▶ _Task goal_: With pictures left out, output word for word the lines from the one containing "Adorable Cupcake Print" through the end of the material below.

▶ _Data to examine_:
____________________
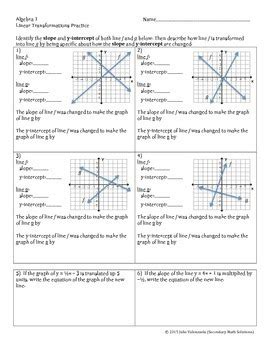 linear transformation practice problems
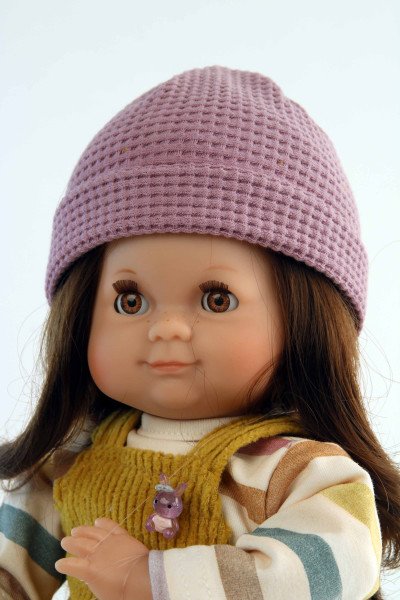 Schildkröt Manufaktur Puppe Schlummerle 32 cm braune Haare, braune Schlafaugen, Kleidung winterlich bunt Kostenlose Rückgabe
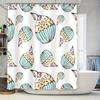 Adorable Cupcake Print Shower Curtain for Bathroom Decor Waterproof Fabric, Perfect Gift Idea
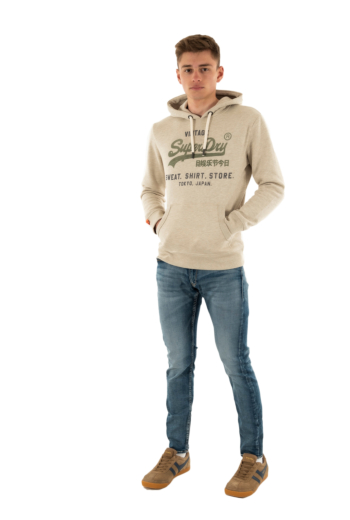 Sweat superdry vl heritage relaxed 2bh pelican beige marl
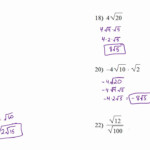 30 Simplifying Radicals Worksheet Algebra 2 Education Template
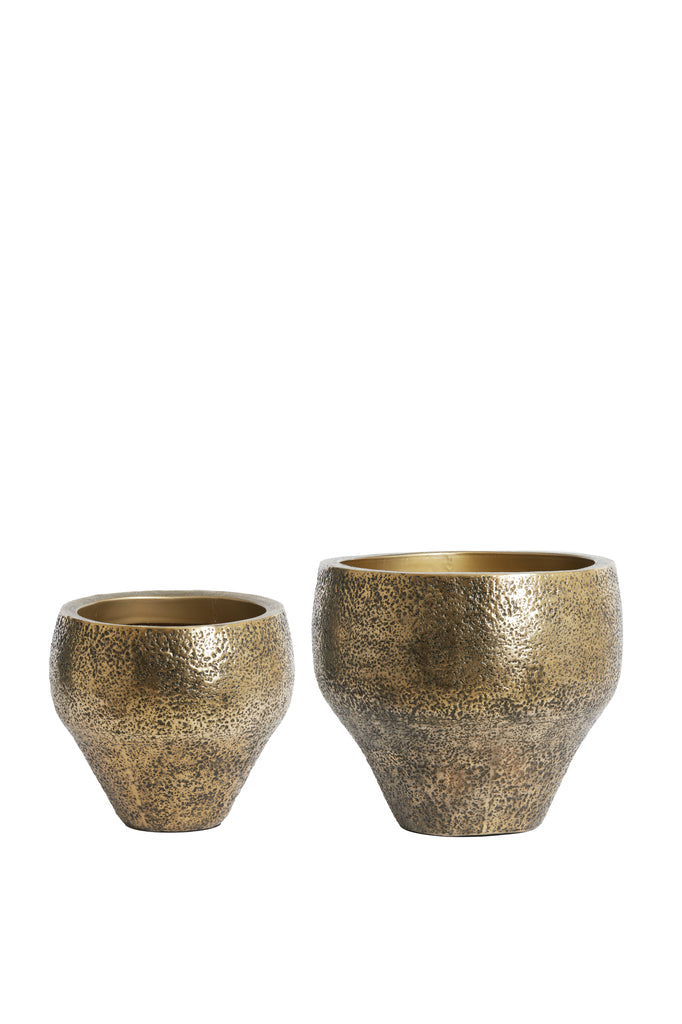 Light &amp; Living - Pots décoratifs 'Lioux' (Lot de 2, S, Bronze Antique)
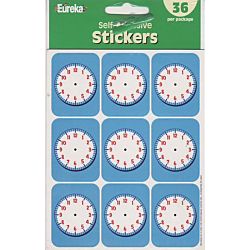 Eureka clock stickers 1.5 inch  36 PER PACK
____________________
▶ _Response to the exercise_:
 Adorable Cupcake Print Shower Curtain for Bathroom Decor Waterproof Fabric, Perfect Gift Idea
 Sweat superdry vl heritage relaxed 2bh pelican beige marl
 30 Simplifying Radicals Worksheet Algebra 2 Education Template
 Light &amp; Living - Pots décoratifs 'Lioux' (Lot de 2, S, Bronze Antique)
 Eureka clock stickers 1.5 inch  36 PER PACK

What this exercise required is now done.